I let the wind pass me when I entered the coffee shop on the corner of Ovalo Guiterrez, minutes after I took off the bus with the red and white stripes written next to its name, Orion. My plan has changed and I felt little bit wicked about it but I feel wicked all the time, so I constantly feel terribly just fine thereafter. It was raining last night and when I walked out my building around six a.m, I thanked God for letting me bring my grey jumper. My grey jumper with navy blue embroidery accents placed right in the middle, formed the six letters city name: OREGON. I have never been to that city and haven´t think nor had imagine myself being there. And now I cant remember what was the reason for me to buy this jumper back when I was in Indonesia, couple years ago. But I dont consider ´reasoning´ as a vital aspect of buying things.
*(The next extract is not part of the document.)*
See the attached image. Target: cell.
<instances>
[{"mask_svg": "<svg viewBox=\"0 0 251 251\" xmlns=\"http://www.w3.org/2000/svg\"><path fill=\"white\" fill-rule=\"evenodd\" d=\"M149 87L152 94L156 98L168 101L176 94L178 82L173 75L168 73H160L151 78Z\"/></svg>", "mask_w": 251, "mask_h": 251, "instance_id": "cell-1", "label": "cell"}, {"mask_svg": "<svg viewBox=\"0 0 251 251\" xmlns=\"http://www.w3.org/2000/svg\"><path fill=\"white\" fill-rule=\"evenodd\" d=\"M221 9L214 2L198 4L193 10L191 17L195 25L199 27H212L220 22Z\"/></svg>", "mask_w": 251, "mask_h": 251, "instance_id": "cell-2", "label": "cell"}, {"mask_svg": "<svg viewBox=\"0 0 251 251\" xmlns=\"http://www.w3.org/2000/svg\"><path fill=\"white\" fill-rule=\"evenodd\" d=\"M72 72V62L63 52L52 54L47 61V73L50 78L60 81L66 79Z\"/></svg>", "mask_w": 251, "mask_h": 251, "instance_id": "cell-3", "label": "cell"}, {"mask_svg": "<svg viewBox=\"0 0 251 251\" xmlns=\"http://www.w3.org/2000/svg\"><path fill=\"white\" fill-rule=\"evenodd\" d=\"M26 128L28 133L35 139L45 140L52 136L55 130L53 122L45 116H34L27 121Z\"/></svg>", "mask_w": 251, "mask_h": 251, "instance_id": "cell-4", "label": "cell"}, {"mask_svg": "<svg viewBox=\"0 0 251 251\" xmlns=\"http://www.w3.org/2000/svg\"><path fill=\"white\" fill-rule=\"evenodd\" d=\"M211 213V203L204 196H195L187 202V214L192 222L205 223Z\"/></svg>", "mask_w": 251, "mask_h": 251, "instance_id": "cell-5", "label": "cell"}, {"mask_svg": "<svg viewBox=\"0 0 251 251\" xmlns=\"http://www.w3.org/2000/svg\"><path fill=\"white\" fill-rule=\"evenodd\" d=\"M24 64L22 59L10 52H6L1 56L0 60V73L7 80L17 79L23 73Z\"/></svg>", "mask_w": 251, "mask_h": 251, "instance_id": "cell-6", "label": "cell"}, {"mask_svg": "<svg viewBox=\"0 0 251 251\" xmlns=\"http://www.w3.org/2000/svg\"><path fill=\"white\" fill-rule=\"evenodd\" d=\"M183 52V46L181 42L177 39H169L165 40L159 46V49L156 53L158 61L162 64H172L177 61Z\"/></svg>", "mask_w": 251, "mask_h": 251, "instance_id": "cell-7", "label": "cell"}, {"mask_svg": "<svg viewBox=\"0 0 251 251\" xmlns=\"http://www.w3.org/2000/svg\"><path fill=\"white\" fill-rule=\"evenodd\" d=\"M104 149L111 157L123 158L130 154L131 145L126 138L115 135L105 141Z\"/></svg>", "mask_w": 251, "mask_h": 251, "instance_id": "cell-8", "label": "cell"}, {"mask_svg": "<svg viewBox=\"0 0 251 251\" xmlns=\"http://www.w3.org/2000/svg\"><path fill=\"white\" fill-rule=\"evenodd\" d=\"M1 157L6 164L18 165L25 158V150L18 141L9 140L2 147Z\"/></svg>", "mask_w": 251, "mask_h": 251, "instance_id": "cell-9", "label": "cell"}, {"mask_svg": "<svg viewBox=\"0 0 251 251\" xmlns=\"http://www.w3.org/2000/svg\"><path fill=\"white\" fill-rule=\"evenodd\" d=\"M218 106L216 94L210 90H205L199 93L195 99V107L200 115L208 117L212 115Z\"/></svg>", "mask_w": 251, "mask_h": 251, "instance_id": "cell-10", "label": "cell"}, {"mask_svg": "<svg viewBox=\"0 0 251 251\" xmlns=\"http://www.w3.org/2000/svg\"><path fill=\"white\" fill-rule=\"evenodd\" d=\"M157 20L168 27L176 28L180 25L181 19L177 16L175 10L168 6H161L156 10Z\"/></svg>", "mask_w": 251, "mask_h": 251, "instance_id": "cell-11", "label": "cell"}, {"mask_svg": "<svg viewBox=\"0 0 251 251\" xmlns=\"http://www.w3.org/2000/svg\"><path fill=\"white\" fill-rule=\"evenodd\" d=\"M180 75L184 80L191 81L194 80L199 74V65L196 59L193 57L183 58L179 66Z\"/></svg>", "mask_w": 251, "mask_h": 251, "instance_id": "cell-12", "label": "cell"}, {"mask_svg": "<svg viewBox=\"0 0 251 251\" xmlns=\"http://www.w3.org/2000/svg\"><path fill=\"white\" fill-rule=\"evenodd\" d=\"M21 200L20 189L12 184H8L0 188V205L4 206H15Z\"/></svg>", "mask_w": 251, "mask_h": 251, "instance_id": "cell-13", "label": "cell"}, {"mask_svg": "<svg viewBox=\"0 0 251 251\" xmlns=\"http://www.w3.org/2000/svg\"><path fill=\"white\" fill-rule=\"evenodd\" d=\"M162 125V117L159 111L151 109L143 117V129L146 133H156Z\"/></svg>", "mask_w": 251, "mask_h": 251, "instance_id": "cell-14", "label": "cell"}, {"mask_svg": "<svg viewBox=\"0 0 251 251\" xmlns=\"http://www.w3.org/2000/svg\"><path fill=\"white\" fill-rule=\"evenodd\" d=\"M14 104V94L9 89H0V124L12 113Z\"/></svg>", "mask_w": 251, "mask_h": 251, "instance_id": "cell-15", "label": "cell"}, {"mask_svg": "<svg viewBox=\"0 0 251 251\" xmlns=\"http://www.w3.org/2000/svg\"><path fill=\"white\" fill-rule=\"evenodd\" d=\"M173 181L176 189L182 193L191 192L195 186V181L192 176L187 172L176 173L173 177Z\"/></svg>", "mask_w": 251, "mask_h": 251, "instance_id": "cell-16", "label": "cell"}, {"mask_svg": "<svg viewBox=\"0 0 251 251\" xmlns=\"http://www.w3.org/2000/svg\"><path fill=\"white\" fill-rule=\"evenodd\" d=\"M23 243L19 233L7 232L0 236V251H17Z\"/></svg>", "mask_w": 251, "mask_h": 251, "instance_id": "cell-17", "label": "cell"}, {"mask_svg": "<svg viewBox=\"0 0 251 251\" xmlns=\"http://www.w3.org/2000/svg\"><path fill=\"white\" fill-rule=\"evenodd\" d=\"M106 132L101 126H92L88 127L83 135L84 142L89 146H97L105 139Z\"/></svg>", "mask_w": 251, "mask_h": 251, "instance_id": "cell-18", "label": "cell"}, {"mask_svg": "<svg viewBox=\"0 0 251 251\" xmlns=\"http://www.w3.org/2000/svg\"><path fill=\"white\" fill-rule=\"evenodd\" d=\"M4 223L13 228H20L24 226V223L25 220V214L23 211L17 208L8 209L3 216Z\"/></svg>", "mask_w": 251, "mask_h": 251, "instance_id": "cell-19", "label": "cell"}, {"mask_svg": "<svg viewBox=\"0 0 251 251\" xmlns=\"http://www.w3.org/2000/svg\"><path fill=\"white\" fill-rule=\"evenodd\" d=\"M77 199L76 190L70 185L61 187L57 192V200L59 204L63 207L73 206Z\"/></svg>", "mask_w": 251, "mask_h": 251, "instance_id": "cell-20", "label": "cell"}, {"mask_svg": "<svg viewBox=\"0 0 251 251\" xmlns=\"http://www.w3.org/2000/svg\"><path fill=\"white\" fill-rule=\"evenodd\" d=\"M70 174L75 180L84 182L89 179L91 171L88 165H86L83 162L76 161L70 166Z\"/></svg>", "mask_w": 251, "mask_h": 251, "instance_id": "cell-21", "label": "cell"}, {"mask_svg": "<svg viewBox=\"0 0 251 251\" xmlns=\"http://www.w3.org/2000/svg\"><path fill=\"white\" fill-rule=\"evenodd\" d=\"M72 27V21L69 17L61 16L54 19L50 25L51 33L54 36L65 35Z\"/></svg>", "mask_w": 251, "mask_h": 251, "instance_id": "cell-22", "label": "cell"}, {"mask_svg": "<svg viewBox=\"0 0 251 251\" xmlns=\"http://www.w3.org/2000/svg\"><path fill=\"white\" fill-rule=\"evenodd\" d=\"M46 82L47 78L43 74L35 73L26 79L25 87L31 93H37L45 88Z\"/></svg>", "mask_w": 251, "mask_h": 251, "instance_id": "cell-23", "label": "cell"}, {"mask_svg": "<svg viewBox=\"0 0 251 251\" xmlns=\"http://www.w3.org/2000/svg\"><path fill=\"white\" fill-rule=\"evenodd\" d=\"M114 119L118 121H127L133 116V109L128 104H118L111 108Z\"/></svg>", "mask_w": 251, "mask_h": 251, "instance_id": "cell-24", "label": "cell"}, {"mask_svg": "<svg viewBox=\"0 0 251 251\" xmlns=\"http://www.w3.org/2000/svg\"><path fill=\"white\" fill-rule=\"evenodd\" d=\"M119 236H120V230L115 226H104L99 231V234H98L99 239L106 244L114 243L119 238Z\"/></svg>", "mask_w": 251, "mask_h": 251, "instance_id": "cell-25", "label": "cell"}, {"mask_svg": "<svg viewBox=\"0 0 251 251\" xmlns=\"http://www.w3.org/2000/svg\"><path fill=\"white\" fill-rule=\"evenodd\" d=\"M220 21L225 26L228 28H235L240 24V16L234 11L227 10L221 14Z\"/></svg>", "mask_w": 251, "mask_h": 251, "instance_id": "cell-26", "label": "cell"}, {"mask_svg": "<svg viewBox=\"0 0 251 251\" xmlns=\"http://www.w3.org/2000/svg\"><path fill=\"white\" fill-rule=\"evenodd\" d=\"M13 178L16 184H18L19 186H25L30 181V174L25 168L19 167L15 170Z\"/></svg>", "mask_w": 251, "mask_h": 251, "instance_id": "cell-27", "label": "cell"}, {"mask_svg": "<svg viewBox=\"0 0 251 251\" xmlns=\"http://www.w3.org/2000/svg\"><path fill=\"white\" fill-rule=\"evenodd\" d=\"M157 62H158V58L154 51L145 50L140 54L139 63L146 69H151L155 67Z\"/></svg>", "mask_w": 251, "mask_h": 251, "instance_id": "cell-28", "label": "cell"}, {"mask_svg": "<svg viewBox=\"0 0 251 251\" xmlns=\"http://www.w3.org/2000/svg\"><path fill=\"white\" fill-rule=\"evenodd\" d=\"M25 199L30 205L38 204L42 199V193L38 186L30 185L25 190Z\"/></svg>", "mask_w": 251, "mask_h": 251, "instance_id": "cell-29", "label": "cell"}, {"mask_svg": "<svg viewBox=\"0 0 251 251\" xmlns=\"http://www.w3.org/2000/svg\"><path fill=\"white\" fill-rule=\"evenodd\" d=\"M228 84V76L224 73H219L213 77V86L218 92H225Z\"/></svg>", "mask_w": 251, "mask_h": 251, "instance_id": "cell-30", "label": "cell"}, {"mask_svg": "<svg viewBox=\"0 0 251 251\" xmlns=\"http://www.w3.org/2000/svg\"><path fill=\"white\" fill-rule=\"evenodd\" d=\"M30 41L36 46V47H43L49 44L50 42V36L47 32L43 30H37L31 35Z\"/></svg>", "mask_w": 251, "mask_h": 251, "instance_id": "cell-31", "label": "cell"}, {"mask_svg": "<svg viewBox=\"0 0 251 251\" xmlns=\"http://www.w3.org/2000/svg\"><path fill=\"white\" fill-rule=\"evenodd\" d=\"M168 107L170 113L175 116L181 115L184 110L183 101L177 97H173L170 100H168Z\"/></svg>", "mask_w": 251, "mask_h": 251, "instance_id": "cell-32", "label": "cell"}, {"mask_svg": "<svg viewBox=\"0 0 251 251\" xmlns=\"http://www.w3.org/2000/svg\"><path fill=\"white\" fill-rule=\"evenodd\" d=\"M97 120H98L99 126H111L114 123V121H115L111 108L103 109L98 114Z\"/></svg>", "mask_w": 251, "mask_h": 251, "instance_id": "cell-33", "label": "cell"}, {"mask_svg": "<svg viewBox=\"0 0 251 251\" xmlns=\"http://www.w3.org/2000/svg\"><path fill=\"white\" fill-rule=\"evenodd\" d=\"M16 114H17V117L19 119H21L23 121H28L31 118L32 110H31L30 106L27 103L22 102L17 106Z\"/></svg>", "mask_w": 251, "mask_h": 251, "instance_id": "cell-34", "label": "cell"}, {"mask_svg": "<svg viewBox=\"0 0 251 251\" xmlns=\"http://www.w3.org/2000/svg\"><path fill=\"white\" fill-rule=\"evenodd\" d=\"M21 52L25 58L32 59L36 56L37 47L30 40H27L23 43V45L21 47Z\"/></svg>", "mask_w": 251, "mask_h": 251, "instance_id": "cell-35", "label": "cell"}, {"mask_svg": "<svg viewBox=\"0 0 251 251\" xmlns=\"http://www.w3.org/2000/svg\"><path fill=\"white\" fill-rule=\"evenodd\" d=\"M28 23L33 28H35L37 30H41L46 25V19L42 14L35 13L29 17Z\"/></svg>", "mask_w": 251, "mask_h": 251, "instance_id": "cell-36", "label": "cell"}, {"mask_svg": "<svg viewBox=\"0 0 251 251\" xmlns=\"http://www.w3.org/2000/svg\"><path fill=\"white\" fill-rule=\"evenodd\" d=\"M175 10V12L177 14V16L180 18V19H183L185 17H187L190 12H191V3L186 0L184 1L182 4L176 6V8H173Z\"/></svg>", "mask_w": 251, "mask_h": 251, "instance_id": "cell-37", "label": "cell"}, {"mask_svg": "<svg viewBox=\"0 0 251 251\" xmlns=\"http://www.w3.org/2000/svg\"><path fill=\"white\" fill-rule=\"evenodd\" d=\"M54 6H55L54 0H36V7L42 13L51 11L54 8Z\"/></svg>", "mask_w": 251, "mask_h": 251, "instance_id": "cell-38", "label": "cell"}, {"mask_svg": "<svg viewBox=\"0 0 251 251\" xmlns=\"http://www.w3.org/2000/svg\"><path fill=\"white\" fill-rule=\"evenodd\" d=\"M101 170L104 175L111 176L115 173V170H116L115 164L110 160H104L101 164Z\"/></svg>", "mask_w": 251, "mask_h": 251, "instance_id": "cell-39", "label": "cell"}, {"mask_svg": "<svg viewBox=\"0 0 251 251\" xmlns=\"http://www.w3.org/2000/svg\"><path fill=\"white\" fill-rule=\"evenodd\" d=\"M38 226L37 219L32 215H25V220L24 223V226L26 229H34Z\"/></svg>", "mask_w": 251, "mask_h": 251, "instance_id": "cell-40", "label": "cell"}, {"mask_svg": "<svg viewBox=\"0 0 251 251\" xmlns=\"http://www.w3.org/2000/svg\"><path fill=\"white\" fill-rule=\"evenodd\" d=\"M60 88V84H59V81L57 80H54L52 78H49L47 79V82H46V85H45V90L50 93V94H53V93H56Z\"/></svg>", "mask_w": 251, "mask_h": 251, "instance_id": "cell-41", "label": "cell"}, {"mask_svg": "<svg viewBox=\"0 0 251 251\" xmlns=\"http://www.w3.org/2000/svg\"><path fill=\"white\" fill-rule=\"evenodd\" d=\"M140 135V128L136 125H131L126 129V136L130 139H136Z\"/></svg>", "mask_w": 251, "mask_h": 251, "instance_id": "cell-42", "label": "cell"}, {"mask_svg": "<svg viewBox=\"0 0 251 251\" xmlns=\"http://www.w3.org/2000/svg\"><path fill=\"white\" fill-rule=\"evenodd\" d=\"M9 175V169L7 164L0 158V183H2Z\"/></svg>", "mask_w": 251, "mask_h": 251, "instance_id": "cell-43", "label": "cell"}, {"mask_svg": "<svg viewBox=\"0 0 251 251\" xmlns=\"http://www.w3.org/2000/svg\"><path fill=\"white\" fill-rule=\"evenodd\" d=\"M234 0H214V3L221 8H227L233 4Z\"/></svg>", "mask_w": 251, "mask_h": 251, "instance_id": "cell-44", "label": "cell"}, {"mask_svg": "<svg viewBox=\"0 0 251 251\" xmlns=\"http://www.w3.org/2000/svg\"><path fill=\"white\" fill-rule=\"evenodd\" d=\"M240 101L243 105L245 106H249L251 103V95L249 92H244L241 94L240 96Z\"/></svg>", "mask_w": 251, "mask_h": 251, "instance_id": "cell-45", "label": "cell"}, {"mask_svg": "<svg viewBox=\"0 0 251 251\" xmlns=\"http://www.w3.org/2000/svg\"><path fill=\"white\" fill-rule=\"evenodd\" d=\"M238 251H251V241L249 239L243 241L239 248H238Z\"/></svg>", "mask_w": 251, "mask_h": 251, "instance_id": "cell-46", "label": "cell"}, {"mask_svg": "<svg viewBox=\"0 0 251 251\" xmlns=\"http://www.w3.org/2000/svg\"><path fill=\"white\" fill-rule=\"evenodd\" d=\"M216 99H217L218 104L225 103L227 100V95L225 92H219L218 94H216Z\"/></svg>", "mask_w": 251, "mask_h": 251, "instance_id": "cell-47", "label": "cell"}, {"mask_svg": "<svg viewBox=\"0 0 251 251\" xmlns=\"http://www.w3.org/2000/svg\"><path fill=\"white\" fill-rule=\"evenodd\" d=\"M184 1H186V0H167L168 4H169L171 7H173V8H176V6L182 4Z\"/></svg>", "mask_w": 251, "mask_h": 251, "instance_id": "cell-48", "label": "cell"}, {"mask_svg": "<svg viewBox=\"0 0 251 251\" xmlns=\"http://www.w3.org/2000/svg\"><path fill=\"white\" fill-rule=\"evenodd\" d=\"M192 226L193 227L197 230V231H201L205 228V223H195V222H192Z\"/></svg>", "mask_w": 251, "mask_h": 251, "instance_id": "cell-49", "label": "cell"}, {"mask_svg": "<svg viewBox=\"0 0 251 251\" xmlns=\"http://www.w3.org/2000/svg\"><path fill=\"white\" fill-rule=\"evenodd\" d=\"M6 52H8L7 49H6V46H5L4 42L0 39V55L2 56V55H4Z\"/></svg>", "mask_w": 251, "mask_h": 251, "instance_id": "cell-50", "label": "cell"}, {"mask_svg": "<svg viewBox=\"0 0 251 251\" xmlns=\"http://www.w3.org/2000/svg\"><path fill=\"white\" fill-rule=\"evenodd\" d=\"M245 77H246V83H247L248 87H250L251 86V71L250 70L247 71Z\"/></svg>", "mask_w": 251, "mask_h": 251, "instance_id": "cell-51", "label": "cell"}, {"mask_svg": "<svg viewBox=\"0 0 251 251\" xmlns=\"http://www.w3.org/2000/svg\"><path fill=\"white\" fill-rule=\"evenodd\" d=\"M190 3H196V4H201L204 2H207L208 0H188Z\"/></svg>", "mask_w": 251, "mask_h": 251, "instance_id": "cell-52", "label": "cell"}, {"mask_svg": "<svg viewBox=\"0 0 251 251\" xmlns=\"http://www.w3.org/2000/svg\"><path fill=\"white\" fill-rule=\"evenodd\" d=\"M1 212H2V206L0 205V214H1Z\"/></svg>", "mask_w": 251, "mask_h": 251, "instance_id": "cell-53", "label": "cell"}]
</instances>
Plus, I rarely buy things lately other than the things I eat. And the only reason why I eat is because I have to keep living. Let´s stop on that.
Some people say a cup of freshly ground coffee is what it takes to get people moving in, starting a day, a brand new day after last night´s fight with their lover, or mistress, or their one-night-stand´s partner, or their ex partner, or just themselves. I fought a lot with myself, like last night when I was irritated by my own mind. She said I should have become that twenty three years old female who should spend money on having fun, go to the party or just have a drink or two while watching live band play jazzy tunes at La Noche, the club where once I went with some Peruvians I had just met during my first month in Peru. Now I dont even remember any bit of that place. I just can´t picture myself in there, I just simply cant and why should I try to? All I wanna do right now is to take a deep breath, start sippin´ my black coffee and keep writing.
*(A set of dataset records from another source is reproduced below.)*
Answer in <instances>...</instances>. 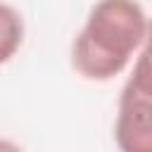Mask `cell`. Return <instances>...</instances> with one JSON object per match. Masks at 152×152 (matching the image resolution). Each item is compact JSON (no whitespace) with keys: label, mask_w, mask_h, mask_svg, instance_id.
<instances>
[{"label":"cell","mask_w":152,"mask_h":152,"mask_svg":"<svg viewBox=\"0 0 152 152\" xmlns=\"http://www.w3.org/2000/svg\"><path fill=\"white\" fill-rule=\"evenodd\" d=\"M147 17L138 0H97L71 43V64L88 81L119 76L142 48Z\"/></svg>","instance_id":"6da1fadb"},{"label":"cell","mask_w":152,"mask_h":152,"mask_svg":"<svg viewBox=\"0 0 152 152\" xmlns=\"http://www.w3.org/2000/svg\"><path fill=\"white\" fill-rule=\"evenodd\" d=\"M114 140L119 152H152V100L128 86L119 95Z\"/></svg>","instance_id":"7a4b0ae2"},{"label":"cell","mask_w":152,"mask_h":152,"mask_svg":"<svg viewBox=\"0 0 152 152\" xmlns=\"http://www.w3.org/2000/svg\"><path fill=\"white\" fill-rule=\"evenodd\" d=\"M24 43V19L19 10L0 2V64L10 62Z\"/></svg>","instance_id":"3957f363"},{"label":"cell","mask_w":152,"mask_h":152,"mask_svg":"<svg viewBox=\"0 0 152 152\" xmlns=\"http://www.w3.org/2000/svg\"><path fill=\"white\" fill-rule=\"evenodd\" d=\"M126 86L128 88H133L135 93H140V95H145V97H150L152 100V59L147 57V55H138V59H135V64H133V71H131V76H128V81H126Z\"/></svg>","instance_id":"277c9868"},{"label":"cell","mask_w":152,"mask_h":152,"mask_svg":"<svg viewBox=\"0 0 152 152\" xmlns=\"http://www.w3.org/2000/svg\"><path fill=\"white\" fill-rule=\"evenodd\" d=\"M142 55H147L152 59V19H147V33H145V43H142Z\"/></svg>","instance_id":"5b68a950"},{"label":"cell","mask_w":152,"mask_h":152,"mask_svg":"<svg viewBox=\"0 0 152 152\" xmlns=\"http://www.w3.org/2000/svg\"><path fill=\"white\" fill-rule=\"evenodd\" d=\"M0 152H24L17 142H12V140H7V138H0Z\"/></svg>","instance_id":"8992f818"}]
</instances>
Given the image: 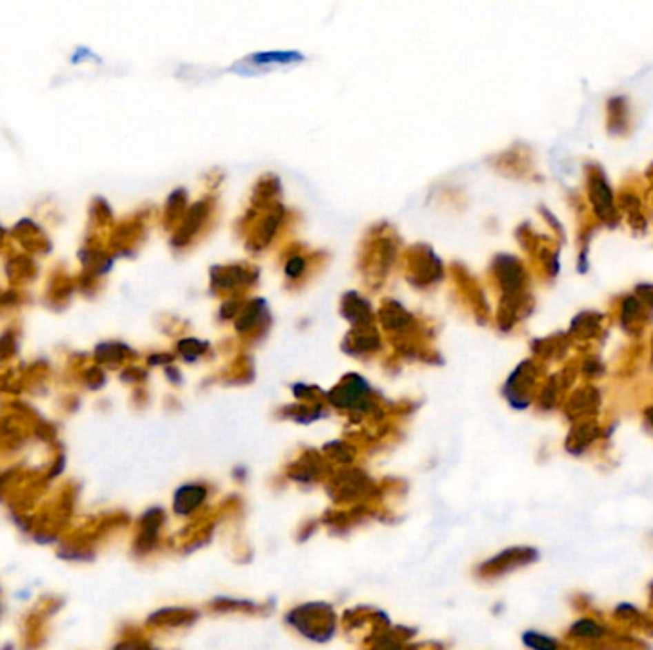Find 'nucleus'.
Returning <instances> with one entry per match:
<instances>
[{"label":"nucleus","instance_id":"obj_1","mask_svg":"<svg viewBox=\"0 0 653 650\" xmlns=\"http://www.w3.org/2000/svg\"><path fill=\"white\" fill-rule=\"evenodd\" d=\"M304 61V56L297 50H270V52H257L248 58L241 59L232 67L233 73L254 74L279 69V67L298 65Z\"/></svg>","mask_w":653,"mask_h":650},{"label":"nucleus","instance_id":"obj_2","mask_svg":"<svg viewBox=\"0 0 653 650\" xmlns=\"http://www.w3.org/2000/svg\"><path fill=\"white\" fill-rule=\"evenodd\" d=\"M588 195H590V202L594 206L596 216L600 220L610 222V220L615 218L612 187H610V183L605 180V174L598 166H592L588 170Z\"/></svg>","mask_w":653,"mask_h":650},{"label":"nucleus","instance_id":"obj_3","mask_svg":"<svg viewBox=\"0 0 653 650\" xmlns=\"http://www.w3.org/2000/svg\"><path fill=\"white\" fill-rule=\"evenodd\" d=\"M607 130L612 134H623L627 124H629V107H627V98L615 96L607 101Z\"/></svg>","mask_w":653,"mask_h":650},{"label":"nucleus","instance_id":"obj_4","mask_svg":"<svg viewBox=\"0 0 653 650\" xmlns=\"http://www.w3.org/2000/svg\"><path fill=\"white\" fill-rule=\"evenodd\" d=\"M598 435V428H596V423L592 421H588V423H579V426H575V428L571 429L570 437H567V450L571 454H581L585 448H587L592 441Z\"/></svg>","mask_w":653,"mask_h":650},{"label":"nucleus","instance_id":"obj_5","mask_svg":"<svg viewBox=\"0 0 653 650\" xmlns=\"http://www.w3.org/2000/svg\"><path fill=\"white\" fill-rule=\"evenodd\" d=\"M570 633L575 639H598V637H604L605 629L590 618H581L571 626Z\"/></svg>","mask_w":653,"mask_h":650},{"label":"nucleus","instance_id":"obj_6","mask_svg":"<svg viewBox=\"0 0 653 650\" xmlns=\"http://www.w3.org/2000/svg\"><path fill=\"white\" fill-rule=\"evenodd\" d=\"M523 641H525V644L533 647V649H556L558 647V642L541 633H525L523 635Z\"/></svg>","mask_w":653,"mask_h":650},{"label":"nucleus","instance_id":"obj_7","mask_svg":"<svg viewBox=\"0 0 653 650\" xmlns=\"http://www.w3.org/2000/svg\"><path fill=\"white\" fill-rule=\"evenodd\" d=\"M640 311V305L634 297H627L625 304H623V322H629L630 319H634Z\"/></svg>","mask_w":653,"mask_h":650},{"label":"nucleus","instance_id":"obj_8","mask_svg":"<svg viewBox=\"0 0 653 650\" xmlns=\"http://www.w3.org/2000/svg\"><path fill=\"white\" fill-rule=\"evenodd\" d=\"M647 418H650V421H652V426H653V408L647 410Z\"/></svg>","mask_w":653,"mask_h":650}]
</instances>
Today is today and tomorrow is a brand new day. What happened to yesterday? Why I feel so dark and dull when I think about the time that has passed? I become super romantic whenever I start to look back on memories, probably because they all died in my mind but live in my heart. And I´m a romantic at heart. How useless I would be if I keep writing when the sky ask me to go out and see how different Lima within a rainy day like this. Raining is not for Lima and I could start telling you how many times I have been here and watching over the poured water mingling mystifyingly. It wouldn´t take more than 5 fingers. In fact, they never came more than once in a month. I think it´s hard to be a romantic person in this city. Probably that´s why: The rain is just never want to come. Which is annoying, for me.